What are we to do? "But God, being rich in mercy, because of the great love with which he loved us, even when we were dead in our trespasses, made us alive together with Christ—by grace you have been saved" (Eph 2.4-5; cf Col 2.13). It is God who makes us alive, entirely by his own decision and calling, for dead men cannot resuscitate themselves. Praise the Son, because he is the only one who can set us free from sin and death (John 8.36; Rom 7.24 - 8:4)!
[Dig deeper: Ezekiel 37.1-14; The Bondage of the Will, Martin Luther; The Bondage and Liberation of the Will, John Calvin; The Freedom of the Will, Jonathan Edwards; The Canons of Dordt]
1 comment:
Drew,
Hi, found your blog through comments on friends of friends of friends blogs and found my way to this posting. I wanted to point out a couple scriptures that I think are worth taking a look at, but want to first preface this by saying that my comments are not meant to be rude but are because of the love of Christ.
The first is regarding the comments about being 'dead in sin'. I think this scripture clarifies what it means to be dead in sin:
What fruit had ye then in those things whereof ye are now ashamed? for the end of those things is death. But now being made free from sin, and become servants to God, ye have your fruit unto holiness, and the end everlasting life. For the wages of sin is death; but the gift of God is eternal life through Jesus Christ our Lord.
Romans 6:21-23
Being dead in sin here is directly contrasted with eternal life, not so much being physically dead as: Not wheezing or weak, not feeble and maimed, but stone-cold dead. Our bodies have grown cold, our skin is ashen and waxy, and our joints have gone stiff
I also think you may contradict yourself in the following:
Indeed, Scripture says there is a condition that must be met for salvation: belief in the gospel.
Perhaps the most obvious thing pertaining to our utter inability to know God and believe in him is that Paul twice (2.1,5) says that we are dead in our sins.
Hebrews 4:2-3 says it better than I could:
For unto us was the gospel preached, as well as unto them: but the word preached did not profit them, not being mixed with faith in them that heard it.

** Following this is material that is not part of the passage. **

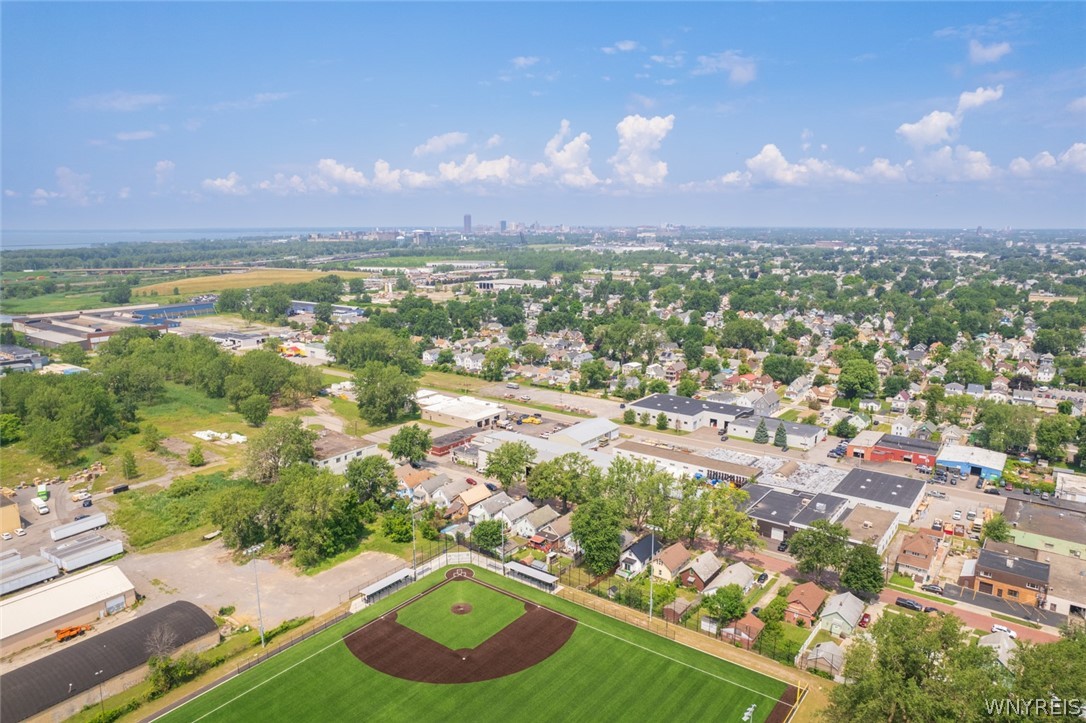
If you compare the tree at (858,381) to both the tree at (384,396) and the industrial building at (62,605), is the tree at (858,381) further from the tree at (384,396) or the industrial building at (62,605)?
the industrial building at (62,605)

For we which have believed do enter into rest, as he said, As I have sworn in my wrath, if they shall enter into my rest: although the works were finished from the foundation of the world.
and also Romans 3:23-26
For all have sinned, and come short of the glory of God; Being justified freely by his grace through the redemption that is in Christ Jesus: Whom God hath set forth to be a propitiation through faith in his blood, to declare his righteousness for the remission of sins that are past, through the forbearance of God; To declare, I say, at this time his righteousness: that he might be just, and the justifier of him which believeth in Jesus.
Christ justifies the believer, if we were unable to believe than salvation would be a free gift that we are not able to accept. Christ is the only one that can set us free, and it's not by the law of works but by the law of faith.